At one brothel on Street 154, nine women milled about, some sitting idly on the couch, as they waited for customers. They told reporters they had not seen any boat racers at their establishment, and refused to comment further. Tia Phalla, secretary-general of the National AIDS Auth­ority, expected that the number of boat racers visiting brothels would be less this year, helped by HIV/AIDS education programs promoted throughout the country in recent years.

“Ninety-five percent of boat racers will wear not only one condom, but perhaps two or three,” he said.

But, Seng Sopheap of the HIV AIDS Coordinating Committee, was apprehensive that despite the efforts of health workers, many boat racers will have contracted the disease by the time they return home.

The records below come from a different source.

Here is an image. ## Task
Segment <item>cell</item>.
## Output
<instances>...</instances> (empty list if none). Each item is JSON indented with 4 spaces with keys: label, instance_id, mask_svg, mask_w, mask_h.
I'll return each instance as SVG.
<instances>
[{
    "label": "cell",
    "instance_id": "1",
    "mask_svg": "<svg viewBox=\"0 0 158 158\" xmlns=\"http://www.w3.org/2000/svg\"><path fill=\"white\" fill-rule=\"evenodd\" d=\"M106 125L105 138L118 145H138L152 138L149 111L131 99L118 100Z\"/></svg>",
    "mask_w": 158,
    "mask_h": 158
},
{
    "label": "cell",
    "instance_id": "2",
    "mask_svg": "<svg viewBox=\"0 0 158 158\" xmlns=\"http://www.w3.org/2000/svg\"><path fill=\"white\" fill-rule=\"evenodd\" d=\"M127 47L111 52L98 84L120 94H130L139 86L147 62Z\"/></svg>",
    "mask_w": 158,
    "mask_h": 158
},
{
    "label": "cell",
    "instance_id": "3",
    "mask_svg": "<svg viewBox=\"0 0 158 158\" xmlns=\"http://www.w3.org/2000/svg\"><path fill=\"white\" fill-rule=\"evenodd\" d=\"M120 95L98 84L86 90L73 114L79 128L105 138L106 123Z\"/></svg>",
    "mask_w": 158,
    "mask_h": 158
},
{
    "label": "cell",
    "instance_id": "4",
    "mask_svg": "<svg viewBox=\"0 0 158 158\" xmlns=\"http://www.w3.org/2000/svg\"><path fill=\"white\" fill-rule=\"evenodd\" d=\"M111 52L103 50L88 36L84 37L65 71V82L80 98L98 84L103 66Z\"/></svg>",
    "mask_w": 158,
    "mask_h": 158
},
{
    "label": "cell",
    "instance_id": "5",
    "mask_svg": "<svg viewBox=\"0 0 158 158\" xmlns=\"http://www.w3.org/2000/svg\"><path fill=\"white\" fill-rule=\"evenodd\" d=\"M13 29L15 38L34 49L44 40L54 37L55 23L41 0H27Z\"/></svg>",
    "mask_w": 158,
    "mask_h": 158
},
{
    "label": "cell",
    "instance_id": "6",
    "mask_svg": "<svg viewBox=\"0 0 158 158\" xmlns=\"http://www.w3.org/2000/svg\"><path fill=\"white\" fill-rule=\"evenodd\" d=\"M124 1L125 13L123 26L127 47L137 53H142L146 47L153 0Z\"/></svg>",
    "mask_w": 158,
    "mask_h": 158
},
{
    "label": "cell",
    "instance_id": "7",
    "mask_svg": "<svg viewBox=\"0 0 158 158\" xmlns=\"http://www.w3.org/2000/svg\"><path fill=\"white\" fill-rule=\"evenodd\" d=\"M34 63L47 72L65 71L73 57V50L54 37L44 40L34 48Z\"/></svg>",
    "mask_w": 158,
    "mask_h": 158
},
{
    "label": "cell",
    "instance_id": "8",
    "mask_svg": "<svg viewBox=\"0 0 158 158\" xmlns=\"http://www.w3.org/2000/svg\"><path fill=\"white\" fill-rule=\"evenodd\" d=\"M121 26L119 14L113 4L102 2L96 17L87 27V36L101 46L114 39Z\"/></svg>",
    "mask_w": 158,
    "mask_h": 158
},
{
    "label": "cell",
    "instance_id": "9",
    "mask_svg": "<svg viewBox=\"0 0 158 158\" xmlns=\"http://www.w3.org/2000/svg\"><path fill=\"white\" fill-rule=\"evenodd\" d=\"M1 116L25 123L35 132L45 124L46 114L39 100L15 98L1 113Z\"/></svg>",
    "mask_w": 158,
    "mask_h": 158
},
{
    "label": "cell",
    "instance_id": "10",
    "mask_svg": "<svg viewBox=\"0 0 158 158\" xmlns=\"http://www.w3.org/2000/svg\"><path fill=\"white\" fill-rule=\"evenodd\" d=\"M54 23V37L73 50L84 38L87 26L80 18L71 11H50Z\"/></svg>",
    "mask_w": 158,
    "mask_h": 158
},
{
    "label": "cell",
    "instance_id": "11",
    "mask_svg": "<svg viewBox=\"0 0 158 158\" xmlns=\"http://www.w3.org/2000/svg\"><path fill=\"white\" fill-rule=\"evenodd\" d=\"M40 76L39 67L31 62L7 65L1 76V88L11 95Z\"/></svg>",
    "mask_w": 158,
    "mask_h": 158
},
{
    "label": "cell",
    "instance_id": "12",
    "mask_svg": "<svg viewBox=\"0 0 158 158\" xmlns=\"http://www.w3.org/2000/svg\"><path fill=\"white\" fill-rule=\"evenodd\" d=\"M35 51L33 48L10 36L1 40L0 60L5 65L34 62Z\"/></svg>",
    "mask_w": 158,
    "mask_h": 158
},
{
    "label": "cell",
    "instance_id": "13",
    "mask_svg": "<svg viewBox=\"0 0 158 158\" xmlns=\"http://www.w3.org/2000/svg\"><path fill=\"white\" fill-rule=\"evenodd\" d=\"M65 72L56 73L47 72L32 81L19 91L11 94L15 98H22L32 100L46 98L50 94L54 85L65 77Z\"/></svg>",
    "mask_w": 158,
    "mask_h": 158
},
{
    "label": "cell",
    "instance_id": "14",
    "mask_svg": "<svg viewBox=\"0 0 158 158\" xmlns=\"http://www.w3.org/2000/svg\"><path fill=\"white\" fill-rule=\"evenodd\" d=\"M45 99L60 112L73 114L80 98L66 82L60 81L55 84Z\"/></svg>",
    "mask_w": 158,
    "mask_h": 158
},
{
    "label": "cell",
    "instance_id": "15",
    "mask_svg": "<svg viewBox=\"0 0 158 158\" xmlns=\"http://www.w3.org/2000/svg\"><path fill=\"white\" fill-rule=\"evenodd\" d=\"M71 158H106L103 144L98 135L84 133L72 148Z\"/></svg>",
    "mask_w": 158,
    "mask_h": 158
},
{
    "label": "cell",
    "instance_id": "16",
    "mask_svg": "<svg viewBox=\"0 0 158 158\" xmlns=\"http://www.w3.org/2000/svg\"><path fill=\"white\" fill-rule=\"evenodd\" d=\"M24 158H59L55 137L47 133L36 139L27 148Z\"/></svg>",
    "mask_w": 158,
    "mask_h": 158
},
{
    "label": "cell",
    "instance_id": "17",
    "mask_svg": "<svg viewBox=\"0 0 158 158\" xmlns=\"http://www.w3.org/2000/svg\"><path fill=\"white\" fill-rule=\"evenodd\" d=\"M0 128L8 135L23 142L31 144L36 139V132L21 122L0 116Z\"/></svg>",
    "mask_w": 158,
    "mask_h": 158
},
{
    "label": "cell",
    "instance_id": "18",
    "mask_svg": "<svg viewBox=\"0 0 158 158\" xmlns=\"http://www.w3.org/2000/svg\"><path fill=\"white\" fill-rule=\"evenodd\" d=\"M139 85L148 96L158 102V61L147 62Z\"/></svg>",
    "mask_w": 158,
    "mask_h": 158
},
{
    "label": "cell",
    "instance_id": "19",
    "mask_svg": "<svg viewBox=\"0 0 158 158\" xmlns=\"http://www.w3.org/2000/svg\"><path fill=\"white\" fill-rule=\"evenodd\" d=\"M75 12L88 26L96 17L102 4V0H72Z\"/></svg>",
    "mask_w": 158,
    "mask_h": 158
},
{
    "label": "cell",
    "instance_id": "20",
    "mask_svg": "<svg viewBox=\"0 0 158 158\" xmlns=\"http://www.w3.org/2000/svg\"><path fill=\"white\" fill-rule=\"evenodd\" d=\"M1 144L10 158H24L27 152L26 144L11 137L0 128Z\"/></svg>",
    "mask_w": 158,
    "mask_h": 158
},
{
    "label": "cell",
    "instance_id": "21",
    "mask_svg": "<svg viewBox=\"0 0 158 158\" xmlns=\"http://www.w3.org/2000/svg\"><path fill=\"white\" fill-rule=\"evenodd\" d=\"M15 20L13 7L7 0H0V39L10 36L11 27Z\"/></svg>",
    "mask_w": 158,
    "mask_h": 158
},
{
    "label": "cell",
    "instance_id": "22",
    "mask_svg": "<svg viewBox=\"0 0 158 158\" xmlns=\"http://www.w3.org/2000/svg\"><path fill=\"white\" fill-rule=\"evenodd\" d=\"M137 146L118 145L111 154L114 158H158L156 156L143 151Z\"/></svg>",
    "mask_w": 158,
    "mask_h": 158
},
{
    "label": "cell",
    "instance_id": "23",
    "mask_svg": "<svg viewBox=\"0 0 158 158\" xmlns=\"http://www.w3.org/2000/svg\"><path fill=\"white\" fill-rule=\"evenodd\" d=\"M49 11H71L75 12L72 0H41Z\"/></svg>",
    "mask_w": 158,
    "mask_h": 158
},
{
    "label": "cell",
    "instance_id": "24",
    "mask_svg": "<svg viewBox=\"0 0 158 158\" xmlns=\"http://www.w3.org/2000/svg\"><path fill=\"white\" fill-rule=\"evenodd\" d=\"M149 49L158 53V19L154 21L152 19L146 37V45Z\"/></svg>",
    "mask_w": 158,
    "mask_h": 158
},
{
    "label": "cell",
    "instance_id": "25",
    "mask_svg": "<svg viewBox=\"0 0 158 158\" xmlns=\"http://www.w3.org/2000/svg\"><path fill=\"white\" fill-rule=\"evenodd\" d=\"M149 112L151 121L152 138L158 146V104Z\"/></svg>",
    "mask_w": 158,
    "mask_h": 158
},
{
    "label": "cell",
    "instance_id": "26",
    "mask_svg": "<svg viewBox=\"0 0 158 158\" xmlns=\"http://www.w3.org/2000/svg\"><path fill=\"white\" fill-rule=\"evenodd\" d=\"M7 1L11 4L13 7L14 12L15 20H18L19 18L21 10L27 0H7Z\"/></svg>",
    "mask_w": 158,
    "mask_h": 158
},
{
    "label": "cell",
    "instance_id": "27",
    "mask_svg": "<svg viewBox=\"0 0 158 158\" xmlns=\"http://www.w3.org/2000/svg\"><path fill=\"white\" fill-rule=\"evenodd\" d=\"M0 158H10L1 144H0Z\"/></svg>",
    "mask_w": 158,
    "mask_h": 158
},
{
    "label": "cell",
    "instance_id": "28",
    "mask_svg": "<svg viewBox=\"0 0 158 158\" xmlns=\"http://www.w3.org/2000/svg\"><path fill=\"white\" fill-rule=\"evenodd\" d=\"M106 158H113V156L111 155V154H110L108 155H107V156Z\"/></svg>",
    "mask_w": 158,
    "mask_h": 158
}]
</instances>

“Many men don’t know how to use condoms properly,” he said.  “Many racers do not believe HIV exists, especially when they see beautiful women winking at men.”

Sok Kong, 44, a boat racer from Kompong Cham province said business at the brothels won’t likely pick up until later on into the festival.

“By ritual, men should not sleep or have sex [with a woman] because they might lose the race. After the race, it’s OK,” he said.

He added: “I don’t want to go to the brothel, but if they keep pulling my hand, I can’t resist.”